◆ **DOCUMENT TEXT**
-=-=-=-=-
Re: [PATCH 2/2] arch_topology: Sanity check cpumask in thermal pressure update

From: Bjorn Andersson
Date: Wed Jan 19 2022 - 10:21:10 EST


On Wed 19 Jan 06:43 PST 2022, Sudeep Holla wrote:

> On Tue, Jan 18, 2022 at 10:56:12AM -0800, Bjorn Andersson wrote:
> > Occasionally during boot the Qualcomm cpufreq driver was able to cause
> > an invalid memory access in topology_update_thermal_pressure() on the
> > line:
> >
> > if (max_freq <= capped_freq)
> >
> > It turns out that this was caused by a race, which resulted in the
> > cpumask passed to the function being empty, in which case
> > cpumask_first() will return a cpu beyond the number of valid cpus, which
> > when used to access the per_cpu max_freq would return invalid pointer.
> >
> > The bug in the Qualcomm cpufreq driver is being fixed, but having a
> > sanity check of the arguments would have saved quite a bit of time and
> > it's not unlikely that others will run into the same issue.
> >
> > Signed-off-by: Bjorn Andersson <bjorn.andersson@xxxxxxxxxx>
> > ---
> > drivers/base/arch_topology.c | 3 +++
> > 1 file changed, 3 insertions(+)
> >
> > diff --git a/drivers/base/arch_topology.c b/drivers/base/arch_topology.c
> > index 976154140f0b..6560a0c3b969 100644
> > --- a/drivers/base/arch_topology.c
> > +++ b/drivers/base/arch_topology.c
> > @@ -177,6 +177,9 @@ void topology_update_thermal_pressure(const struct cpumask *cpus,
> > u32 max_freq;
> > int cpu;
> >
> > + if (WARN_ON(cpumask_empty(cpus)))
> > + return;
> > +
>
> Why can't the caller check and call this only when cpus is not empty ?
> IIUC there are many such APIs that use cpumask and could result in similar
> issues if called with empty cpus. Probably we could add a note that cpus
> must not be empty if that helps the callers ?
>

As indicated in the commit message, it took me a while to conclude that
the cause for a memory fault on what seemed to be a comparison between
two variables on the stack was actually caused by this race - which
isn't trivially reproducible, unless you know what the bug is.

Now _I_ know better and will hopefully recognize the oops signature
right away, but my hope was to put the sanity check on this side to save
the next caller of this API some time. Updating the comment probably
would have saved me a minute or two at the end, probably as confirmation
of my findings after the fact...

If you prefer to keep topology_update_thermal_pressure() clean(er) and
exciting I can hack around the issue in the Qualcomm driver.

PS. I'm onboard with Greg's objection to the WARN_ON()...

Regards,
Bjorn
-=-=-=-=-
◆ **ITEMS**
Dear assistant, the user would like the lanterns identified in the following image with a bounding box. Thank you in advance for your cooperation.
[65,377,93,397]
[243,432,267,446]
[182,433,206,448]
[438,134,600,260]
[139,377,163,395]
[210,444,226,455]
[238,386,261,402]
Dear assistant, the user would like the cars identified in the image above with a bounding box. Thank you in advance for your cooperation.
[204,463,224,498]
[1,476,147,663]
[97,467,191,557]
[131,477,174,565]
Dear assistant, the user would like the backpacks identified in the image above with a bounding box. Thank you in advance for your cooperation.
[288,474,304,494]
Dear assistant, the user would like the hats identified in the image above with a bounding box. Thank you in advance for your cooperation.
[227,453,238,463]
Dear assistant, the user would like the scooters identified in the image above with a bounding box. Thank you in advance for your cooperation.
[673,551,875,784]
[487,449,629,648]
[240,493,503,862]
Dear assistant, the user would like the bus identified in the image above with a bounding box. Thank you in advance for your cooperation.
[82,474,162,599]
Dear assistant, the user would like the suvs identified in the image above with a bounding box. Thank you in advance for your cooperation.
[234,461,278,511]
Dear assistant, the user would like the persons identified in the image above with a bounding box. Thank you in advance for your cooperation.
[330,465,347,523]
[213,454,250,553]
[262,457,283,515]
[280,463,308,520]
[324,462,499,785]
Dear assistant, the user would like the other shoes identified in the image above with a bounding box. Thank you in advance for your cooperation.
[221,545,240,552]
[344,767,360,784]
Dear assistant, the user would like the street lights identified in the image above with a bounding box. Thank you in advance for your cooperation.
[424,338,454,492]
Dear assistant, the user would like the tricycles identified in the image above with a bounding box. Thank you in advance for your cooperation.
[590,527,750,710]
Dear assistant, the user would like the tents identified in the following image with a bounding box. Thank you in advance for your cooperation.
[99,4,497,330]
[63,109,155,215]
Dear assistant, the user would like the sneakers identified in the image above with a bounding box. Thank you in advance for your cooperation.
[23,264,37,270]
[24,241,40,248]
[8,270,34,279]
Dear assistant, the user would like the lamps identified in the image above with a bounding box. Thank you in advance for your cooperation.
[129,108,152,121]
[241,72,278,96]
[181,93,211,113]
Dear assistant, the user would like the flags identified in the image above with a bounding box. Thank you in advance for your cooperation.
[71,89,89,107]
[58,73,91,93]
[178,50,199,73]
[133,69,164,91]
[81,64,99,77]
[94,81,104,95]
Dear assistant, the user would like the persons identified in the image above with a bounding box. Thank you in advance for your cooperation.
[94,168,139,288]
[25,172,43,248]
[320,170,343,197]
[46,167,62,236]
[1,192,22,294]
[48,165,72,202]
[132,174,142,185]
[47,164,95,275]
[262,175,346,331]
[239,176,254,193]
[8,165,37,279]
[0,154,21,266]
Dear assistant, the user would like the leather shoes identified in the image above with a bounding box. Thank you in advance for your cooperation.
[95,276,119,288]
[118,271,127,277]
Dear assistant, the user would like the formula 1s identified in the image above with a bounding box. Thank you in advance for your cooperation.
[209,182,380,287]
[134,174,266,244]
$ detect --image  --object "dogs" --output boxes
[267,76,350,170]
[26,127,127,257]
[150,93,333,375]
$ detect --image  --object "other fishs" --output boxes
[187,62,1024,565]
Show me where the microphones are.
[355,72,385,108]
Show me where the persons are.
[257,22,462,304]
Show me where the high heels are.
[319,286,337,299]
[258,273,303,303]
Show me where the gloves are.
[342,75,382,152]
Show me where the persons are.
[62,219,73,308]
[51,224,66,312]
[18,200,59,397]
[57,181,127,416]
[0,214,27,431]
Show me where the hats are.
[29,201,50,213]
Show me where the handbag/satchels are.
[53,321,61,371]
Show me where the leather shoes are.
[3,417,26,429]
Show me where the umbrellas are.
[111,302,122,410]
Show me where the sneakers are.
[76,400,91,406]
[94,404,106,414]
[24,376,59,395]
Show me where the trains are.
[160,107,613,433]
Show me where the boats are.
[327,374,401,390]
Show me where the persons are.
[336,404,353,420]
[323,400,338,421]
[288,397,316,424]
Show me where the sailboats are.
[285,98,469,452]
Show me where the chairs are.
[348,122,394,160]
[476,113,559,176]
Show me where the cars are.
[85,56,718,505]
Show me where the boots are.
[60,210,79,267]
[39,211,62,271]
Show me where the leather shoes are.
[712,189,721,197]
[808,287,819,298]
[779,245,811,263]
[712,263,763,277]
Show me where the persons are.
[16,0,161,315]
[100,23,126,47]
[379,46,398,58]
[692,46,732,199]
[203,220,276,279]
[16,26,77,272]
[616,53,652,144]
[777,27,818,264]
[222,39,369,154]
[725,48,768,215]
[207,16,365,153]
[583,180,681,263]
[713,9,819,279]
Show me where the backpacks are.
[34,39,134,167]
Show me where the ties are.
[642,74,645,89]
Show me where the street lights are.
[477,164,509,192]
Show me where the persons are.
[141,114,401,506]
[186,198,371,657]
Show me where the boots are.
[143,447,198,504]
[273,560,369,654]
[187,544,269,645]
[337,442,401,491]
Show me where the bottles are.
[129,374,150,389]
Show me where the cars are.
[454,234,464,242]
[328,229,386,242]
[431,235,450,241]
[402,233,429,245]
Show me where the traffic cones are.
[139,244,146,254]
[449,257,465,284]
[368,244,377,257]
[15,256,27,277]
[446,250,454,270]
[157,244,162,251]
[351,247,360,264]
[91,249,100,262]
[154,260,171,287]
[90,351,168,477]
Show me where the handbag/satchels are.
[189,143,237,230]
-=-=-=-=-
◆ **WHAT YOU SHOULD DO**
In the patch discussion, which driver occasionally caused an invalid memory access during boot? The entries come from a separate source unrelated to the patch discussion.

◆ **WRITTEN RESPONSE**
The Qualcomm cpufreq driver.